Every sun burned, dust covered face has their own story, their own unique tragedy or tale of escape that has brought them to the Slabs. We hear snippets and loose threads that make up the strange patchwork tapestry of the place but we have to keep moving.
We pack up the next day feeling like we have only scratched the surface of the Slabs. It is a deep cave that one could explore for months, but we have to get moving. As if to punctuate the bizarre contrast of the place, on our way out we see a woman in a pink velour track suit power walking along the cracked gravel road. She passes a man who has not seen soap nor shower for months huddled over a trashcan fire in front of a rusty old trailer.
That is the Slabs – a strange melting pot, a run down bizarro version of our reality. It is a place where a man has painted a mountain of dirt and rocks and made it beautiful. It is a place where you are greeted by an empty, cracked, concrete, military sentry box from WWII painted with doves.
Amy November 15, 2012 at 3:42 pm
It is from “Into the Wild”- I’m currently reading it and that’s why I was looking up the Slabs. I’d heard of it before but had never looked into it. Very interesting!
ROBERT "ROBIN" ARMOUR February 12, 2016 at 12:58 pm
Good writeup on the place. I helped a professional British film crew try to document the Slabs for a feature piece. It didn’t take long for them to decide it couldn’t be done, and they left for a place called “LA,” it’s the Hispanic section of Los Angeles. Grifter politicians from Sacramento have made annual pilgrimages to the Slabs only to always discover there’s nothing at the Slabs to swindle or steal.
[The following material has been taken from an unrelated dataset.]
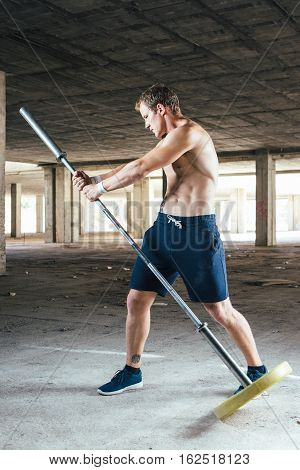 Front view of man with naked torso training with crossbar in hands outdoor.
Debi January 2, 2010 at 1:17 pm
Such a weird place – ;ike something out of a sci-fi novel! Love your blog.
KrisLK January 2, 2010 at 8:22 pm
That was a wonderful post to read, thank you for posting it. The Slabs sounds like a fascinating place to visit.
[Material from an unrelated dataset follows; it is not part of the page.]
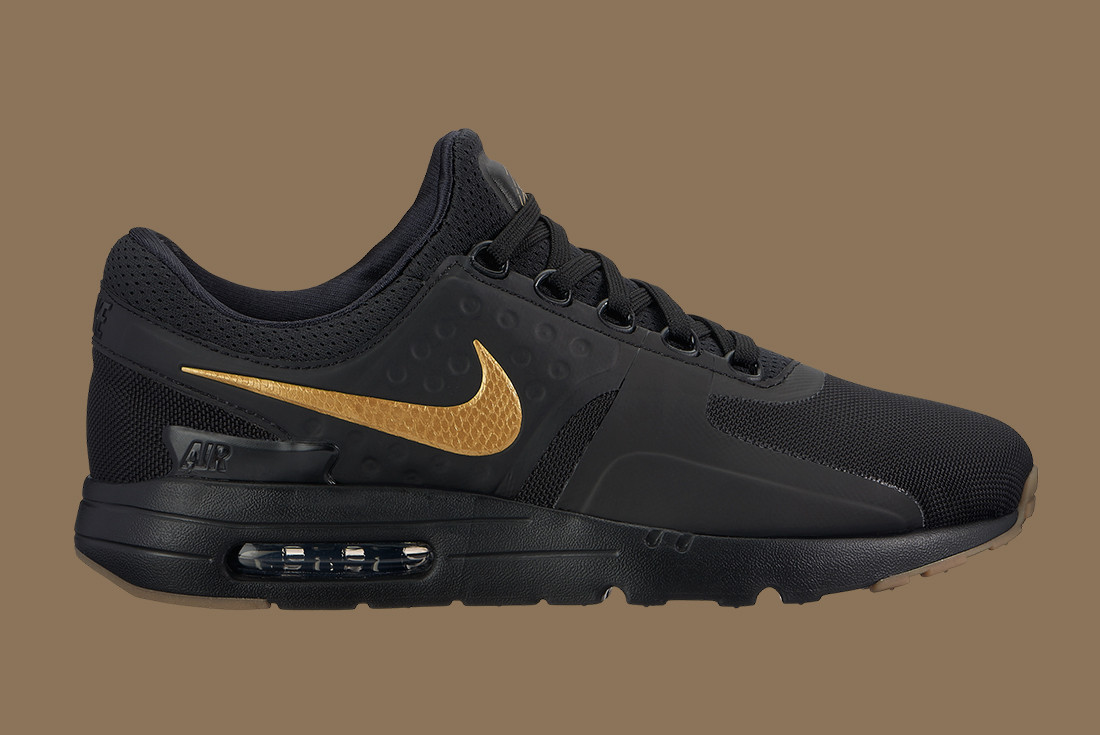 gold and black nikes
Blue Tapp January 2, 2010 at 8:46 pm
Yes it was, Marsha. Great movie. Very cool that you were at the Slabs, Russ & Laura. Maybe you can get back there some day and spend a bit more time.
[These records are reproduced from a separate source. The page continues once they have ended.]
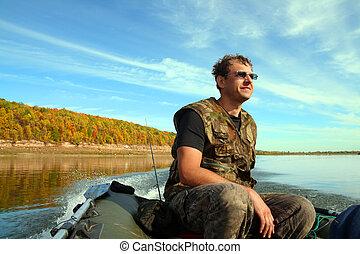 homme, sur, gonflable, bateau, à, moteur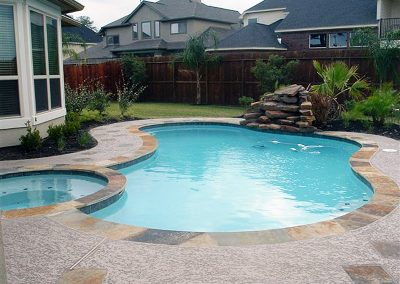 Pool-spa-natural-rock-waterfall-acrylic-textured-decking-with-flagstone-pieces-inlayed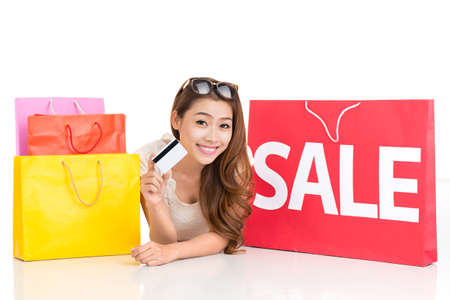 shoppingbag: Copy-spaced portrait of a cheerful shopper lying down and showing a credit card on white Stock Photo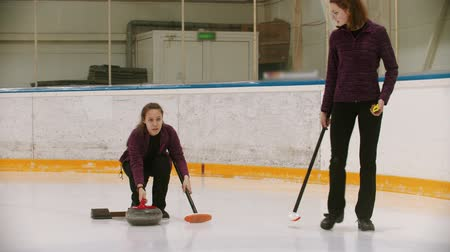 gránit : Curling - two women having a curling training on the ice rink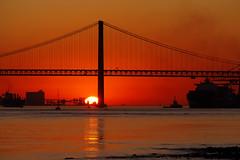 sunset in lisbon (tamasmatusik) Tags: sunset lisbon lisboa lisszabon portugal portugália bridge sun autumn november cityscape naplemente sonnenuntergang tejo river dusk sonynex sundown nex3n milc 165mm alfama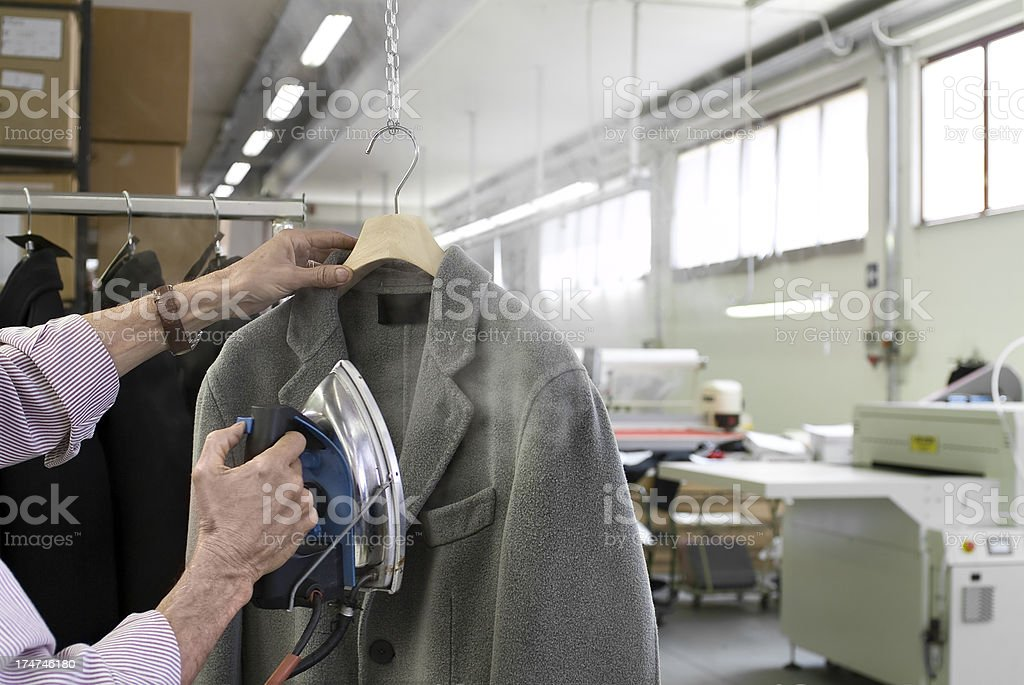 Ironing A Garment High Fashion.Color Image royalty-free stock photo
The Velo Hobo January 3, 2010 at 4:05 pm
Wow, a very interesting place. The movie, “Into The Wild” is also about a wander-lust journey with a wonderful moral to the story: “don’t put anything in your mouth you can’t identify”. Thanks so much for sharing your journey.
Happy Trails, Jack
Al January 4, 2010 at 10:42 am
Great photos on here, and a fab journey you are doing – well done!
DC January 4, 2010 at 10:43 am
First off, Great story!
Secondly, got my calendar last week. You and LuLu did a great job
ashley akers January 4, 2010 at 2:04 pm
Wow, this is such a stark contrast to the places you guys have been before! I have seen that painted mountain of dirt, it looks really interesting.
Russ January 4, 2010 at 2:11 pm
Thanks! Glad to know you are diggin the calendar!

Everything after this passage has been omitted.